Provincial sale of goods statutes (e.g., Ontario's Sale of Goods Act) imply conditions of fitness and merchantability that cannot be fully excluded in most consumer-facing contexts. The federal Trade-marks Act and provincial trade secret regimes protect client IP, but explicit contractual provisions are more reliable than implied protections. Quebec requires contracts involving Quebec-based parties to comply with the Civil Code of Quebec, which has different rules on liability limitation and good faith obligations.

United Kingdom

The Sale of Goods Act 1979 and Supply of Goods and Services Act 1982 imply satisfactory quality and fitness for purpose terms that apply unless lawfully excluded. Liability exclusions must satisfy the reasonableness test under the Unfair Contract Terms Act 1977. Post-Brexit, contracts with EU-based manufacturers should specify whether UK law or EU law governs, and consider whether CISG applies. The UK Defend Trade Secrets Act 2018 provides civil remedies for trade secret misappropriation.

European Union

The UN Convention on Contracts for the International Sale of Goods (CISG) applies by default to cross-border manufacturing contracts between EU member state parties unless expressly excluded. The EU Trade Secrets Directive (2016/943) harmonizes trade secret protection across member states. GDPR obligations arise if the manufacturer processes any personal data on the client's behalf during production or logistics. Germany's strict liability regime for product defects under the Produkthaftungsgesetz places significant indemnification considerations on the manufacturer.
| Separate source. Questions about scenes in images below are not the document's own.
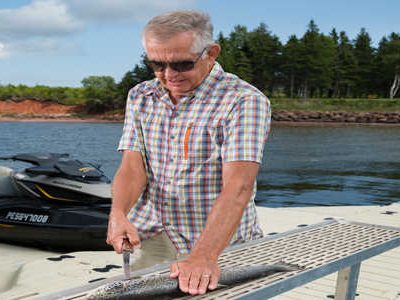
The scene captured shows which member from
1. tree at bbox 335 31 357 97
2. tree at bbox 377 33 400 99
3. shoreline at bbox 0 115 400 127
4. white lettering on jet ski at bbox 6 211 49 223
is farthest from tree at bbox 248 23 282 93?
white lettering on jet ski at bbox 6 211 49 223

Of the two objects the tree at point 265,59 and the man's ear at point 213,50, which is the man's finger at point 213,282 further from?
the tree at point 265,59

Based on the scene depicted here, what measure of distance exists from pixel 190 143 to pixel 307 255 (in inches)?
29.5

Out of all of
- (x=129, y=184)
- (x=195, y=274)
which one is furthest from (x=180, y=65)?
(x=195, y=274)

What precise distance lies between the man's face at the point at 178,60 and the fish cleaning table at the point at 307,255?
583 millimetres

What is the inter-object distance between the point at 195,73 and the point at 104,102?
9155cm

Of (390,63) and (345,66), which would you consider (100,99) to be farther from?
(390,63)

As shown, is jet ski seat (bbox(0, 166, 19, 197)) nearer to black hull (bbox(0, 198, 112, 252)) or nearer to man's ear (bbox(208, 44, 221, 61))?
black hull (bbox(0, 198, 112, 252))

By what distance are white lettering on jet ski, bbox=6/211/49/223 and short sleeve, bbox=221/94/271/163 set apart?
437 centimetres

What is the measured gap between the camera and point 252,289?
1.85 m

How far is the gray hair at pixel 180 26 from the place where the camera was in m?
1.84

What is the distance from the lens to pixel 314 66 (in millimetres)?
77188

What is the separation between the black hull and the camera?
5.70m

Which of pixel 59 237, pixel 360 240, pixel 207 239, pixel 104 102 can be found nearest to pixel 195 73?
pixel 207 239

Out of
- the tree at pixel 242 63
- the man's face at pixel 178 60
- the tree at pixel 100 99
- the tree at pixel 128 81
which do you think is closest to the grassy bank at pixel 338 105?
the tree at pixel 242 63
Template vs lawyer — what fits your deal?

PathBest forCostTime
Use the templateDomestic manufacturers with straightforward production scope and no proprietary formulations or significant tooling investmentFree1–2 hours
Template + legal reviewArrangements involving proprietary IP, cross-state production, or manufacturers with more than $100K in annual production value$600–$1,500 for a 2–4 hour legal review3–5 business days
Custom draftedCross-border manufacturing, high-value IP, regulated industries (medical devices, food GMP), or exclusivity and equity arrangements$2,500–$8,000+2–4 weeks

Glossary

Contract Manufacturer
A third-party company engaged to produce goods to the client's specifications, using its own facilities and workforce.
Statement of Work (SOW)
A schedule attached to the agreement that defines the specific goods to be produced, quantities, tolerances, and applicable standards.
Quality Assurance (QA)
The systematic process of verifying that manufactured goods meet agreed specifications before acceptance and shipment.
Acceptance Testing
A formal inspection or test procedure the client uses to accept or reject a production batch against defined criteria.
Tooling
Molds, dies, jigs, and other physical equipment used in production — ownership of which must be explicitly addressed in the agreement.
Incoterms
International Commercial Terms (published by the ICC) that define who bears risk and cost of shipping at each stage — e.g., FOB, CIF, DDP.
Minimum Order Quantity (MOQ)
The smallest production run the manufacturer will accept under the agreement, typically tied to unit economics and setup costs.
Indemnification
A contractual obligation by one party to compensate the other for specified losses, damages, or legal costs arising from defined events.
Force Majeure
A clause excusing a party from performance obligations when prevented by extraordinary events outside its reasonable control — such as natural disasters or government actions.
Escrow of IP Materials
An arrangement where product specifications, formulations, or source files are held by a neutral third party and released only upon agreed trigger events such as manufacturer insolvency.
Non-Compete (Manufacturing)
A restriction preventing the contract manufacturer from producing identical or substantially similar goods for direct competitors of the client during and after the agreement term.
Wind-Down Period
A defined period following notice of termination during which the manufacturer completes in-progress production runs and the client transitions to a new supplier.